(Stored data)
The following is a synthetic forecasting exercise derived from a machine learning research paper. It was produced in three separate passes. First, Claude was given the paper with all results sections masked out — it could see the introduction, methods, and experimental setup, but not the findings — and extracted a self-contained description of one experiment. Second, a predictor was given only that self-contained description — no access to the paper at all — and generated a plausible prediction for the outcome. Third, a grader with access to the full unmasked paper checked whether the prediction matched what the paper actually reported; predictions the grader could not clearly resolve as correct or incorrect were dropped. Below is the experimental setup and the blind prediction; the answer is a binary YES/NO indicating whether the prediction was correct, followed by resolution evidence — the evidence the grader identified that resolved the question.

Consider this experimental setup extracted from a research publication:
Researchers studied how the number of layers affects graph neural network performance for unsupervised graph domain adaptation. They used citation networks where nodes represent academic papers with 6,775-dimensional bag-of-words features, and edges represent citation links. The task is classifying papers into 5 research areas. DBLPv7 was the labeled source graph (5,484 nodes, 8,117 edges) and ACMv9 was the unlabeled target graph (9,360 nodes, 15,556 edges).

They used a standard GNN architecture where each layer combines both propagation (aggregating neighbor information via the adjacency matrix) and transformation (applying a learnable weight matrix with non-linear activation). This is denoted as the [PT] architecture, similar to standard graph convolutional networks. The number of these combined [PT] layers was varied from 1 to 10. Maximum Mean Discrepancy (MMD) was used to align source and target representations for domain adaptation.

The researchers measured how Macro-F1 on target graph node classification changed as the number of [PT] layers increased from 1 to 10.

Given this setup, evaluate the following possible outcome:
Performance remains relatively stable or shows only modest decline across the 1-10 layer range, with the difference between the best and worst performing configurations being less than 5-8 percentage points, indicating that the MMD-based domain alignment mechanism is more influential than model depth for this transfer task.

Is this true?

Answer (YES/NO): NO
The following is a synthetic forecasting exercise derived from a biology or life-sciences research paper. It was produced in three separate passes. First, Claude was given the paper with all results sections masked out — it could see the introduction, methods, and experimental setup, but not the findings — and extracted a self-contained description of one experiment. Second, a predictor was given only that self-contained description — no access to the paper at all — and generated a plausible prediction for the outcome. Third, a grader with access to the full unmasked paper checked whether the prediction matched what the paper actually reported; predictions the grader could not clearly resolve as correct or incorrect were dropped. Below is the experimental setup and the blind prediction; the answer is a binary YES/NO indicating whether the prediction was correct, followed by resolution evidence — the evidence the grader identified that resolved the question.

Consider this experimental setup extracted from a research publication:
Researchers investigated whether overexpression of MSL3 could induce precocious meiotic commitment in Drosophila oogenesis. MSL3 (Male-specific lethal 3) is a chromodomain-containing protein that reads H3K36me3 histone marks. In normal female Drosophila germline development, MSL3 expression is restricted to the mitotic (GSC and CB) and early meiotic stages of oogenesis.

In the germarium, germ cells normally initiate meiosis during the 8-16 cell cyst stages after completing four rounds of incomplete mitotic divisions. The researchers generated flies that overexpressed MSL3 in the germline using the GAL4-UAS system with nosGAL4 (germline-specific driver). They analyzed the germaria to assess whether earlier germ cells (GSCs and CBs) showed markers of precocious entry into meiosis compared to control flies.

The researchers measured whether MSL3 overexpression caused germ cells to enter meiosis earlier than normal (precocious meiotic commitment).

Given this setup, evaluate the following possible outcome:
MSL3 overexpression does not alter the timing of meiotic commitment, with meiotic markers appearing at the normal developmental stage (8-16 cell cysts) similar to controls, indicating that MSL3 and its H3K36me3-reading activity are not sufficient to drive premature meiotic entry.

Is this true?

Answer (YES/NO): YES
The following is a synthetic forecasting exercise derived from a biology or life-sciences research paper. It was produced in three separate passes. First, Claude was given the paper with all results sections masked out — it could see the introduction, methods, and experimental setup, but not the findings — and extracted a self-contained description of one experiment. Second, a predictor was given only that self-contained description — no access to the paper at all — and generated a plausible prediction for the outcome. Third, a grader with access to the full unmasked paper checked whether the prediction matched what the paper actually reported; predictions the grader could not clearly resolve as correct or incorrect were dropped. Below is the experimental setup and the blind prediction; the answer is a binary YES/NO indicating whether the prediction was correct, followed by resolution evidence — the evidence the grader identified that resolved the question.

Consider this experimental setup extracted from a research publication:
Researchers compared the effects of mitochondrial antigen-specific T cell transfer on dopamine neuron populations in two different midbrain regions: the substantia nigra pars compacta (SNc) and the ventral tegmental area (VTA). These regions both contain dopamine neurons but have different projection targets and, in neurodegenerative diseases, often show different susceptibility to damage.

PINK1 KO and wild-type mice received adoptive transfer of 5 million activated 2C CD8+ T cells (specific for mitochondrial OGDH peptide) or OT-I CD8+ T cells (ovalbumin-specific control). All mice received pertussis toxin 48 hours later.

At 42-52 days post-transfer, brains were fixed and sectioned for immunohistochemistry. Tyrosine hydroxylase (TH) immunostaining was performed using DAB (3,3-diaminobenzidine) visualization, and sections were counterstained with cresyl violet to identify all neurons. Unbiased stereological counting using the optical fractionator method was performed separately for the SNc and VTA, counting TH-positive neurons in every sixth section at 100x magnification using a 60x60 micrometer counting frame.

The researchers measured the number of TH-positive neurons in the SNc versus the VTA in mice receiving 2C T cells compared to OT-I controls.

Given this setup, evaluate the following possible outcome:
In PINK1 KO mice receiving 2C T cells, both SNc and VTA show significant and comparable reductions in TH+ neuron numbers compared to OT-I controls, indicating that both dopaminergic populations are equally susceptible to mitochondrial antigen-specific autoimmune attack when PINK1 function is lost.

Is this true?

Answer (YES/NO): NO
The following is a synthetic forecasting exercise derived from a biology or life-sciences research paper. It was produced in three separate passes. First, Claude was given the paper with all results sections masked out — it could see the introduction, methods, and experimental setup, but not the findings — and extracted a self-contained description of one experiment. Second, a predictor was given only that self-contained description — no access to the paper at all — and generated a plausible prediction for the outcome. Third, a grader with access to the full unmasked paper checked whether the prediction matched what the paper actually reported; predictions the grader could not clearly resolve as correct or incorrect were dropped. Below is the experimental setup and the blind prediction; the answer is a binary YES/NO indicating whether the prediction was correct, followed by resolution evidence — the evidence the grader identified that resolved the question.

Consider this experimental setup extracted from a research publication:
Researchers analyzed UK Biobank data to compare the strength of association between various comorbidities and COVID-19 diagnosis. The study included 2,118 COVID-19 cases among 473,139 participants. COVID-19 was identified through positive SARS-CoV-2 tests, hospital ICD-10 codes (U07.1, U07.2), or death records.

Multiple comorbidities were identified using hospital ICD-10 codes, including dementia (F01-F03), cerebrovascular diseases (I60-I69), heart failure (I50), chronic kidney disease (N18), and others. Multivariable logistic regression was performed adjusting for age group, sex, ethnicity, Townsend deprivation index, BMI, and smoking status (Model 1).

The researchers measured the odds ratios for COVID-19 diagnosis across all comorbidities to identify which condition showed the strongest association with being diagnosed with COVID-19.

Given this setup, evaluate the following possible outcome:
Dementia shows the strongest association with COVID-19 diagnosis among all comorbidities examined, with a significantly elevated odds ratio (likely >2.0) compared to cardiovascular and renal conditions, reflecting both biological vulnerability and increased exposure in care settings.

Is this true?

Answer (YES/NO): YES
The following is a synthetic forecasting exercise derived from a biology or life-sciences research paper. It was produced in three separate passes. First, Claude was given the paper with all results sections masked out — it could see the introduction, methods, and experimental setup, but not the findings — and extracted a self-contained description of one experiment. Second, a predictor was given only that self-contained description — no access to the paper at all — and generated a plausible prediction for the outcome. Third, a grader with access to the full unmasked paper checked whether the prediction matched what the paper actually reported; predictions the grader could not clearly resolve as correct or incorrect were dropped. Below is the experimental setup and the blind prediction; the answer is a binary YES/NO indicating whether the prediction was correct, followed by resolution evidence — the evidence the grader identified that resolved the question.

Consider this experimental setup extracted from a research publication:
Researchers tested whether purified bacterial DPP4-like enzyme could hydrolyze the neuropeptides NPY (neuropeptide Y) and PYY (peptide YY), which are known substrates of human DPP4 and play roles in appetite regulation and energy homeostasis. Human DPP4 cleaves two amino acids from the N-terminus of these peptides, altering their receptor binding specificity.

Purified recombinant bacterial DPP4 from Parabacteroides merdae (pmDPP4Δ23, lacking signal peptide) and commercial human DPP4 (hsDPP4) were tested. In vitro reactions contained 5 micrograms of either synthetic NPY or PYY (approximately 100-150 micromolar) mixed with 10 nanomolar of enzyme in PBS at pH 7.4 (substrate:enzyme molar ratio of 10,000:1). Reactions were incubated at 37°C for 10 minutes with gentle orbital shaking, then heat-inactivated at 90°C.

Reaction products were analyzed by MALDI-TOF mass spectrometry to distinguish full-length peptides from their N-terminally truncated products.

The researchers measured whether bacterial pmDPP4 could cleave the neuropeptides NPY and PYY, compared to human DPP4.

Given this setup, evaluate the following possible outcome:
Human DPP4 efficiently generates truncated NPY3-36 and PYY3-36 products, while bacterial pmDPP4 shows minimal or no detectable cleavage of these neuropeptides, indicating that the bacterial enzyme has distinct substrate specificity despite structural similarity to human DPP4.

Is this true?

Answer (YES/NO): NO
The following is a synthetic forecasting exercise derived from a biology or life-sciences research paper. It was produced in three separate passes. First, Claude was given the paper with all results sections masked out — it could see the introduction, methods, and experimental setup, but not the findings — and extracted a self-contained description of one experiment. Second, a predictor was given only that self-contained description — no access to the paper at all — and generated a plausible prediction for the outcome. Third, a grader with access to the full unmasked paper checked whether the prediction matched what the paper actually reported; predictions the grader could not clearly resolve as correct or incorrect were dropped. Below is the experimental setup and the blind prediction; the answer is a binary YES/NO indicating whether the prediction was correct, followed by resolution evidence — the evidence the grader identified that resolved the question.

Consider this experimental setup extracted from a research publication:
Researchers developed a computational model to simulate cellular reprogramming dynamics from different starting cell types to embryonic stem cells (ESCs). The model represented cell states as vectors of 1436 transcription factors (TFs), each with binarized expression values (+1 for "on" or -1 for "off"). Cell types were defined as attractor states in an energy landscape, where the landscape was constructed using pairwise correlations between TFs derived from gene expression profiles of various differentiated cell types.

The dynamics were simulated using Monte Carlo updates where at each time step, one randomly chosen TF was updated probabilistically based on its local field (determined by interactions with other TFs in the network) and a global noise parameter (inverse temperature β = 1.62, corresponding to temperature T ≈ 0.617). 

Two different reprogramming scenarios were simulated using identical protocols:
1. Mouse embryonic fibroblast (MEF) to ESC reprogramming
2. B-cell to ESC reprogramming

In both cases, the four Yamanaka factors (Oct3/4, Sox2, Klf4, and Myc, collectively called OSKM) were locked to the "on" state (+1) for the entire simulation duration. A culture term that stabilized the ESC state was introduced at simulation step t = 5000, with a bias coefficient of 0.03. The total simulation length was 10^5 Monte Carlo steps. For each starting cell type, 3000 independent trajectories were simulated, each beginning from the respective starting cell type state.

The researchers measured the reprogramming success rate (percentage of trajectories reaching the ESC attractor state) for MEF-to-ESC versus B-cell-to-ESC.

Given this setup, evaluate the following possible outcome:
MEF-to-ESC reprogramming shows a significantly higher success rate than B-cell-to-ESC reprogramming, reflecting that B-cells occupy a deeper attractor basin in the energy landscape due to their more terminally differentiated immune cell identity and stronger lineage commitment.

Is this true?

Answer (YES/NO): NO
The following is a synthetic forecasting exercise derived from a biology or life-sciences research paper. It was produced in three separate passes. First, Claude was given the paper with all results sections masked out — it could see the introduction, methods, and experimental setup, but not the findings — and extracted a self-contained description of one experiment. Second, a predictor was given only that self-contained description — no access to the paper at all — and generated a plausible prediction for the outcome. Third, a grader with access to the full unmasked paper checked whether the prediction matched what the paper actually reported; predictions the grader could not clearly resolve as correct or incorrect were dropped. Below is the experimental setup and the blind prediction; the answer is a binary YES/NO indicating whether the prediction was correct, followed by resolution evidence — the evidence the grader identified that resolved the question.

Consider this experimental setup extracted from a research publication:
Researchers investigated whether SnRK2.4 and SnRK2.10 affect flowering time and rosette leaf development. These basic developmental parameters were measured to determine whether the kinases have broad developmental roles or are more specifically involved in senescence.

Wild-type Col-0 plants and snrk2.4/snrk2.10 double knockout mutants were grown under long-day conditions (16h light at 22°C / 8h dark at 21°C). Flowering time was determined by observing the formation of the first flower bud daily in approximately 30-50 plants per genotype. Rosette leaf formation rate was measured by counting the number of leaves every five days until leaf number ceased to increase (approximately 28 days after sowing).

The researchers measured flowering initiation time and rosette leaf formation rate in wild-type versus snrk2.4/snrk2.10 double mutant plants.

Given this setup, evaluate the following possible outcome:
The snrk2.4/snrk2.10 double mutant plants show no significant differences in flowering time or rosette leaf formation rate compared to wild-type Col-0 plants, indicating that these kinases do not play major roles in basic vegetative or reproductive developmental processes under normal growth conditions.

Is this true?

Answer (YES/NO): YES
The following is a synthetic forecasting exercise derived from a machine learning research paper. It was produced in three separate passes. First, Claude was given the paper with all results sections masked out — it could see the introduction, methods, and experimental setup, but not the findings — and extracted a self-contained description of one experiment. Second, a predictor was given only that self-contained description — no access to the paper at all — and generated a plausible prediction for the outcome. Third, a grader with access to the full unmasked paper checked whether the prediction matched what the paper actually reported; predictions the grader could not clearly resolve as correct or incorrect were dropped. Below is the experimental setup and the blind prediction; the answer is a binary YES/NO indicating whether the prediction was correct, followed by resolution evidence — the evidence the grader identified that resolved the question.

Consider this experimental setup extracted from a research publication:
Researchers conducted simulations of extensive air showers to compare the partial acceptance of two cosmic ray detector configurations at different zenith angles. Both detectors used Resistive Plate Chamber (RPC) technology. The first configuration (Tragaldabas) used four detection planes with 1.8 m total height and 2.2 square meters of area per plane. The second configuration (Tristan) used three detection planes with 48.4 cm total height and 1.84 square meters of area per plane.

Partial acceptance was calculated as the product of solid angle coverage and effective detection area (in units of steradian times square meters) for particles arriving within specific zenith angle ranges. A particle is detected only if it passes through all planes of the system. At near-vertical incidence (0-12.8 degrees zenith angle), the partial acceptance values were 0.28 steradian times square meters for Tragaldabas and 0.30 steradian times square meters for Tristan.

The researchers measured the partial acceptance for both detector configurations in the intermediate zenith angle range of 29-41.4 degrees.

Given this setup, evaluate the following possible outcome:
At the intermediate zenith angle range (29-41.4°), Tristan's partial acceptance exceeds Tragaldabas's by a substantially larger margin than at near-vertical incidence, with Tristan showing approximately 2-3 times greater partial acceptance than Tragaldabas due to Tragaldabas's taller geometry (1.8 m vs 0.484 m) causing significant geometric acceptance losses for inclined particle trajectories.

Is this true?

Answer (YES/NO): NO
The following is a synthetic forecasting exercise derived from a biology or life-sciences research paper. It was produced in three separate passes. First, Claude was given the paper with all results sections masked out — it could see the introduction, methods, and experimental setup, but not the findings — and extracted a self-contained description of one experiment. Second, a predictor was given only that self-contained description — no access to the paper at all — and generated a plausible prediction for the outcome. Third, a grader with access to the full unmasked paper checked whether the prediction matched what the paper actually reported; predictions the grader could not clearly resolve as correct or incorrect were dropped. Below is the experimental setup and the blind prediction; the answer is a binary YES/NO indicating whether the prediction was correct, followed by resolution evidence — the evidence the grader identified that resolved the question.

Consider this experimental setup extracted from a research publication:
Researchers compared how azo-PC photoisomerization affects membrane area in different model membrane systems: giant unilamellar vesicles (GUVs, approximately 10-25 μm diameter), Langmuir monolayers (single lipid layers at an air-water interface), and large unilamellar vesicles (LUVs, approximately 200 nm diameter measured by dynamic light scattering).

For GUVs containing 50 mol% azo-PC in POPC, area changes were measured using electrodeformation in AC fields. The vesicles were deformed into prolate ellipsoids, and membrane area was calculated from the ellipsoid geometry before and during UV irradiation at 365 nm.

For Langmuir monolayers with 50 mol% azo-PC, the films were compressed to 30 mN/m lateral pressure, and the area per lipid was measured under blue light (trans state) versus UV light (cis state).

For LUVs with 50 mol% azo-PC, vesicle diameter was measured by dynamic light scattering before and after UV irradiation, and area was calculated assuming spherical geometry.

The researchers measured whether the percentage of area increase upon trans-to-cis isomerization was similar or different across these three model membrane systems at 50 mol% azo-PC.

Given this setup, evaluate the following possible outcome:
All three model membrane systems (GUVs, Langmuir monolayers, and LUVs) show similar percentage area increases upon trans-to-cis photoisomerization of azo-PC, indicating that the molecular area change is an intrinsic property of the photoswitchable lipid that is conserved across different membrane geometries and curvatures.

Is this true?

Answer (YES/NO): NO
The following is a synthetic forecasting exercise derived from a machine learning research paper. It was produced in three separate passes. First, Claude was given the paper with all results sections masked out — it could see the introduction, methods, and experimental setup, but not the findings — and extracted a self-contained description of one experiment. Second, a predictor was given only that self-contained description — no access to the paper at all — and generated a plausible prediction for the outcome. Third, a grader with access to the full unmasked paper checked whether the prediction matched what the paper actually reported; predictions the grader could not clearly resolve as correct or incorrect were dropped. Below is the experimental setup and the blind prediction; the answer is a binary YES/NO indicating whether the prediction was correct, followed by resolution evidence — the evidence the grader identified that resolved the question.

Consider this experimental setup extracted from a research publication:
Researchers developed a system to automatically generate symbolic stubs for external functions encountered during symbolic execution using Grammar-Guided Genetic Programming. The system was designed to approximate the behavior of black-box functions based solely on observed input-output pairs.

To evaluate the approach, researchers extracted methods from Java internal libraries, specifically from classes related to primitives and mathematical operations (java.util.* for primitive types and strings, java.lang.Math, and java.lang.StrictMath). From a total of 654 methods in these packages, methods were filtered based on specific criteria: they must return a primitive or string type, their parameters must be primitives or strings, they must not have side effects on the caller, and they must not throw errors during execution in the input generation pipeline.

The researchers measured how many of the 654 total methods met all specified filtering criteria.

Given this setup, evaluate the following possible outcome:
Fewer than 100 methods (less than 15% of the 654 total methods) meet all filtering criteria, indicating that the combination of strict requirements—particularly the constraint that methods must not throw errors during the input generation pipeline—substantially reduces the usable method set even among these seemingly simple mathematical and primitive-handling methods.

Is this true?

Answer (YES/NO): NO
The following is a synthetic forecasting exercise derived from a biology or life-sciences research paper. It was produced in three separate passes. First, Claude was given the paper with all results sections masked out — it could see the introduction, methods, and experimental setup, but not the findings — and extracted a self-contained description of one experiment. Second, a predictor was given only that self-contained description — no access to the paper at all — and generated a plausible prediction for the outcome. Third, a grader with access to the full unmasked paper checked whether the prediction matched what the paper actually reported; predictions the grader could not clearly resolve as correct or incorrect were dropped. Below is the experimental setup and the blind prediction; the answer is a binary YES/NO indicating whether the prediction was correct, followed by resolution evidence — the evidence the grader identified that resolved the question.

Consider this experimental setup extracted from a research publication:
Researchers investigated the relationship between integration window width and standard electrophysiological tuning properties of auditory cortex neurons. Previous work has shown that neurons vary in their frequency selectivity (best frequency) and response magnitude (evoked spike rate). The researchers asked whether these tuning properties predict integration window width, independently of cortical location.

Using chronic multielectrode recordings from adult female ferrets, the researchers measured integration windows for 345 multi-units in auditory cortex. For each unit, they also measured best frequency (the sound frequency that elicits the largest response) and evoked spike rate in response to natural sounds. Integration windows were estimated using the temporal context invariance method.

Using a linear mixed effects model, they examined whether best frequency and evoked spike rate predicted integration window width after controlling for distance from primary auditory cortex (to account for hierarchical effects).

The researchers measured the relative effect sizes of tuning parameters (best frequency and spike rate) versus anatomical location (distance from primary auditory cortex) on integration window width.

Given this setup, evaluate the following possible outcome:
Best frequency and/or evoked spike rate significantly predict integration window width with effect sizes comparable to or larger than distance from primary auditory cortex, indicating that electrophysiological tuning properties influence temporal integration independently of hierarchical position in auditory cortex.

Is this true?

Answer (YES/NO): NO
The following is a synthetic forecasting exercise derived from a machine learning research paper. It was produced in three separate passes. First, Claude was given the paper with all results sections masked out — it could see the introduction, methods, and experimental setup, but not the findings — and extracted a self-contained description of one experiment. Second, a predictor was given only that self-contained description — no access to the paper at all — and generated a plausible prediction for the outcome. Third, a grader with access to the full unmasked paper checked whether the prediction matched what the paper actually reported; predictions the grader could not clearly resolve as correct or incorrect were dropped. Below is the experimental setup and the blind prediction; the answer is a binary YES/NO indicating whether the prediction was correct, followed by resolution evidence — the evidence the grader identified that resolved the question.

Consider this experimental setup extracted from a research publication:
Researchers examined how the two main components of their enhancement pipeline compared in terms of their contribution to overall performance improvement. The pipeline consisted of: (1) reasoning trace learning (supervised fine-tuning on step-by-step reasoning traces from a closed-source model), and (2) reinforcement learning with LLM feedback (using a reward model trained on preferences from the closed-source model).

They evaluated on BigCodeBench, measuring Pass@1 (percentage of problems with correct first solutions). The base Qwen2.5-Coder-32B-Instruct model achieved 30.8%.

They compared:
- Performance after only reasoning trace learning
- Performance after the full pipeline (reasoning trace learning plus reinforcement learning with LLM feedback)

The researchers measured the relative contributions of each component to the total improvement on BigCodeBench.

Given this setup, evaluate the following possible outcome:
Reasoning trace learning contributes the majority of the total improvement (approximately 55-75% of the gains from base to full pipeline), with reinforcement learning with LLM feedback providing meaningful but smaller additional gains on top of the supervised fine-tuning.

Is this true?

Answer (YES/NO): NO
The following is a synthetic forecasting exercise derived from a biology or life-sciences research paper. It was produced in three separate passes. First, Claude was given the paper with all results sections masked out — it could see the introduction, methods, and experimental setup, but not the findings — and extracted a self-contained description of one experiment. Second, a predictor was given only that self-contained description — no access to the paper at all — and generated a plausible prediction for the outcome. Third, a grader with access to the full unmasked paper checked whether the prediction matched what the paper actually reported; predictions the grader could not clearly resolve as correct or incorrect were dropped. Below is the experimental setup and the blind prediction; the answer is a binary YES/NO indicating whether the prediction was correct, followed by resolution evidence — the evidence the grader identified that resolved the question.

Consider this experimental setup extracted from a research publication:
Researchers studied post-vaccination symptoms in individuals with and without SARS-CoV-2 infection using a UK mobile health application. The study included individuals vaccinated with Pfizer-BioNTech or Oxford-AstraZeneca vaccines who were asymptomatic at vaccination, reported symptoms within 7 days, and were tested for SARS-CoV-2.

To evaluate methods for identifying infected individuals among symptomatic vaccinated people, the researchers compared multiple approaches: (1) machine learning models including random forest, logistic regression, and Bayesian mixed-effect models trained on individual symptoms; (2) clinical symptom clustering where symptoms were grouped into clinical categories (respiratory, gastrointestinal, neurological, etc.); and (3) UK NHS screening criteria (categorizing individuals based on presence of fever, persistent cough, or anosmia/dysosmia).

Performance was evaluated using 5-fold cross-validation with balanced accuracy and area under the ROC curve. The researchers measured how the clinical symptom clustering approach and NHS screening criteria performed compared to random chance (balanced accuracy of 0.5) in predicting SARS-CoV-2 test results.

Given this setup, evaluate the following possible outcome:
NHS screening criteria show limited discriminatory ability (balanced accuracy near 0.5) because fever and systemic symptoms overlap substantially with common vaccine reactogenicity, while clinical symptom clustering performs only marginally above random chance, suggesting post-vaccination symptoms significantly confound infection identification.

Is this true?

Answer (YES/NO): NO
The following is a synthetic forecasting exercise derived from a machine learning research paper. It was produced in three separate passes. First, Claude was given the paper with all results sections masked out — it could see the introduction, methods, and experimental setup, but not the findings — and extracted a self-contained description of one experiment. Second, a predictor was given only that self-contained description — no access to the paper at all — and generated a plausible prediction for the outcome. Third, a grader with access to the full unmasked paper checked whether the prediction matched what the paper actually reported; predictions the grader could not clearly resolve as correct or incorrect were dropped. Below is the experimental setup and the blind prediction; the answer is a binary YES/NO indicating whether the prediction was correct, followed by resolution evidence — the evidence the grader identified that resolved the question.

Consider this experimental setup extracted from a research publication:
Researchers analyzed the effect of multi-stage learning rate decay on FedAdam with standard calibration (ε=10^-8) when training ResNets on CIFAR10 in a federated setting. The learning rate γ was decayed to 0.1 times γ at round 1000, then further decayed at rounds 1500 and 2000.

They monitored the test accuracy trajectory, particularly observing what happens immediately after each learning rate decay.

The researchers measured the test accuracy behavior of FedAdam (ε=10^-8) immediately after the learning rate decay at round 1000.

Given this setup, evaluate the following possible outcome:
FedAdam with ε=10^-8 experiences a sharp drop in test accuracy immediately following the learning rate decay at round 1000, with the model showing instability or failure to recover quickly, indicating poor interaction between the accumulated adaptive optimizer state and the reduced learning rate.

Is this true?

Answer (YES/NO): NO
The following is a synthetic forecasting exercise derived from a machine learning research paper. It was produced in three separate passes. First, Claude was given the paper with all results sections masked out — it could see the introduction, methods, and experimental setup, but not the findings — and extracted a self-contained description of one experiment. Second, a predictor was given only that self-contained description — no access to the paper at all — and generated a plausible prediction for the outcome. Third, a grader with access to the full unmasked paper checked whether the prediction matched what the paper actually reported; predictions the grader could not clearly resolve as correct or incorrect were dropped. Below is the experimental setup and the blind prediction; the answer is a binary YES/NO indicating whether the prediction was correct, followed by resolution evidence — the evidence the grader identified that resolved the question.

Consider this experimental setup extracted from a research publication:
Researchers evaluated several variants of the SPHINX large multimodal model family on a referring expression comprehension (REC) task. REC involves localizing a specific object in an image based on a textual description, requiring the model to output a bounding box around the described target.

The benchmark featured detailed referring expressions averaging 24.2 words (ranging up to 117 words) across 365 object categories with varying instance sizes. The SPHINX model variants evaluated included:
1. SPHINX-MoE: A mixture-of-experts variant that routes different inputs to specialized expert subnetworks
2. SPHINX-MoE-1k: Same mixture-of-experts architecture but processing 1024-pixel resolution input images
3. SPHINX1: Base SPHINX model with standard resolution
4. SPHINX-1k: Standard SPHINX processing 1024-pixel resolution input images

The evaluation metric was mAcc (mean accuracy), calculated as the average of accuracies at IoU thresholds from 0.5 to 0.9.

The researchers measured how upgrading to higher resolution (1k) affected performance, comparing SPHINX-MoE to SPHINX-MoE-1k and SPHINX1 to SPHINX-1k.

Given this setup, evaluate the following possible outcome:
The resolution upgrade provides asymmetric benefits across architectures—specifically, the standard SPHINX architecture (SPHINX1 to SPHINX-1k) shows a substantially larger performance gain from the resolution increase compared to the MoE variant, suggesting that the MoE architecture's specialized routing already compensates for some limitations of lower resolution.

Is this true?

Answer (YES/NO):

**Work item:** Copy each line of the records containing the string "images".

**Result for this exercise:**
2. SPHINX-MoE-1k: Same mixture-of-experts architecture but processing 1024-pixel resolution input images
4. SPHINX-1k: Standard SPHINX processing 1024-pixel resolution input images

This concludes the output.